§ **EXERCISE INSTRUCTIONS**: Render the lines of the items below as a Markdown table, from the line containing "How far is [110,189] from the camera itself?" up to and including the line containing "0.48 metres". Use the columns Row and Text, where Row is a running number, Text is the line, and blank lines are left out.

§ **GIVEN INFORMATION**:
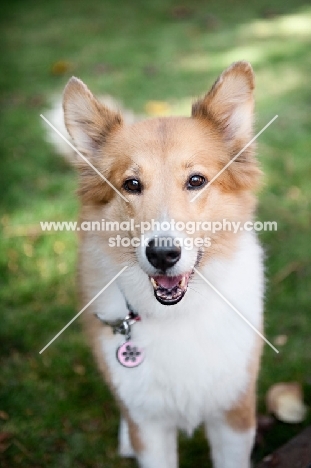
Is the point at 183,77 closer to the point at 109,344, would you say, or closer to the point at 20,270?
the point at 20,270

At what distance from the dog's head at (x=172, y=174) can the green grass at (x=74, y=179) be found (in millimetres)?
1236

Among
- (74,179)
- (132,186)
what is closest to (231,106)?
(132,186)

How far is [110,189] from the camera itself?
2.48m

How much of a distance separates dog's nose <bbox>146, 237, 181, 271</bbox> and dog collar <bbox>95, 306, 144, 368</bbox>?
0.44 metres

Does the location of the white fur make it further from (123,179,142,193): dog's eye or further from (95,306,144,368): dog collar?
(123,179,142,193): dog's eye

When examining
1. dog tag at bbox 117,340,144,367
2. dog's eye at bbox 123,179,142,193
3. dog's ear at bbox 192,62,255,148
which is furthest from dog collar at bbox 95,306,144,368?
dog's ear at bbox 192,62,255,148

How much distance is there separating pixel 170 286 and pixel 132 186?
0.48 metres

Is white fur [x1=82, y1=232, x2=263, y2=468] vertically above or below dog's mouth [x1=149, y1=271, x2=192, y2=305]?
below

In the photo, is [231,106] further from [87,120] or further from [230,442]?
[230,442]

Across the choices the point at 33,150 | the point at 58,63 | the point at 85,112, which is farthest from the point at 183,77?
the point at 85,112

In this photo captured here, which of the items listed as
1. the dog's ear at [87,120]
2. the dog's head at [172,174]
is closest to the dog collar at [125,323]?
the dog's head at [172,174]

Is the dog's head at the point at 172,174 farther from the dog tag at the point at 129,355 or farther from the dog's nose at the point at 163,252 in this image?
the dog tag at the point at 129,355

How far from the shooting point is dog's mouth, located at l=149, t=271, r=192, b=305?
217 cm

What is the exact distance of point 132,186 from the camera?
2352 millimetres
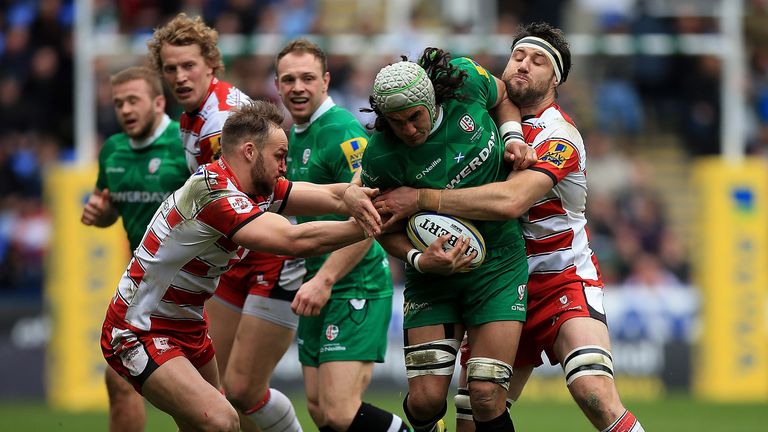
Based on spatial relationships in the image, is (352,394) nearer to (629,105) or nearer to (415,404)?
(415,404)

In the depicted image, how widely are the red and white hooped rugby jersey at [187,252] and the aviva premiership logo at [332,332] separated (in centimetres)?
117

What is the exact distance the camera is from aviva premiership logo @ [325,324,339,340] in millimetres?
8039

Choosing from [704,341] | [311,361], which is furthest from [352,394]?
[704,341]

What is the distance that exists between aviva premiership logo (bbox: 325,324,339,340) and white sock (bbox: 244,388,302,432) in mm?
Answer: 679

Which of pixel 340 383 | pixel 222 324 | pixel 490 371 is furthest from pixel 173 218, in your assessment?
pixel 222 324

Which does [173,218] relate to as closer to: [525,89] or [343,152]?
[343,152]

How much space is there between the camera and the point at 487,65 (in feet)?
48.9

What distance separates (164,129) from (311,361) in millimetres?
2071

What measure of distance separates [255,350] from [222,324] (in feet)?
1.54

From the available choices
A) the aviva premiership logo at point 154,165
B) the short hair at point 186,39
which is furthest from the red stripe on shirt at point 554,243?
the aviva premiership logo at point 154,165

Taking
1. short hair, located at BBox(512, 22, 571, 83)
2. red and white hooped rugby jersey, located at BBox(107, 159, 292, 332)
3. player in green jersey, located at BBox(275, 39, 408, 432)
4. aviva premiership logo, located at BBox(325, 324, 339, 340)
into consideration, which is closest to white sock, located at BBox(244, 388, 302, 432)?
player in green jersey, located at BBox(275, 39, 408, 432)

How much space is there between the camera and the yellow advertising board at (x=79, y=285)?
568 inches

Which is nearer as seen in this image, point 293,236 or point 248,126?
point 293,236

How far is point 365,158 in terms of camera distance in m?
6.81
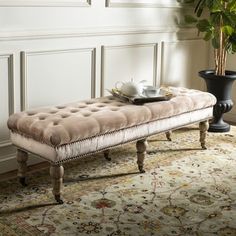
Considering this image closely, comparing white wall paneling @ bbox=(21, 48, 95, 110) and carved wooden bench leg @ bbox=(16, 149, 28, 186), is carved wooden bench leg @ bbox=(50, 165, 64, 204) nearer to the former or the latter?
carved wooden bench leg @ bbox=(16, 149, 28, 186)

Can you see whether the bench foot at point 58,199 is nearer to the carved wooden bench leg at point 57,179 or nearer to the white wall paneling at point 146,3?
the carved wooden bench leg at point 57,179

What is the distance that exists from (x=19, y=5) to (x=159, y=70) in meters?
1.38

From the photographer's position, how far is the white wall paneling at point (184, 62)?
3.74 metres

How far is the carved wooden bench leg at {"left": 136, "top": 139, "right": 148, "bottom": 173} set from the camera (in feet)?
8.77

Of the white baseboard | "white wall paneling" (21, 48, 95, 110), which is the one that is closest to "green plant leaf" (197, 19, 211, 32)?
"white wall paneling" (21, 48, 95, 110)

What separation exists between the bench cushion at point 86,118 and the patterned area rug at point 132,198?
0.30m

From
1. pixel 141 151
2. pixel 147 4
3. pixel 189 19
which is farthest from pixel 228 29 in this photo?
pixel 141 151

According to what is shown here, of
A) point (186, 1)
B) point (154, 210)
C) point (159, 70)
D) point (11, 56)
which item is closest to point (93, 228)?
point (154, 210)

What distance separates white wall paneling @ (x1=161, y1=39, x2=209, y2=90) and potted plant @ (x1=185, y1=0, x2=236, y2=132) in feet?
0.79

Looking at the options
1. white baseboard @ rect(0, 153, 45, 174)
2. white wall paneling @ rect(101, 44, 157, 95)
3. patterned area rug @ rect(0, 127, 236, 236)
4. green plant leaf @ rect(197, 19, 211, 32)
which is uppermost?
green plant leaf @ rect(197, 19, 211, 32)

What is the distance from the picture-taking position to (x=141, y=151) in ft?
8.83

§ **RESULT FOR THIS TASK**:
| Row | Text |
|---|---|
| 1 | How far is [110,189] from the camera itself? |
| 2 | 2.48m |
| 3 | How much of a distance separates dog's nose <bbox>146, 237, 181, 271</bbox> and dog collar <bbox>95, 306, 144, 368</bbox>? |
| 4 | 0.44 metres |
| 5 | Does the location of the white fur make it further from (123,179,142,193): dog's eye or further from (95,306,144,368): dog collar? |
| 6 | (123,179,142,193): dog's eye |
| 7 | When examining |
| 8 | 1. dog tag at bbox 117,340,144,367 |
| 9 | 2. dog's eye at bbox 123,179,142,193 |
| 10 | 3. dog's ear at bbox 192,62,255,148 |
| 11 | which is furthest from dog collar at bbox 95,306,144,368? |
| 12 | dog's ear at bbox 192,62,255,148 |
| 13 | How much distance is there separating pixel 170 286 and pixel 132 186? |
| 14 | 0.48 metres |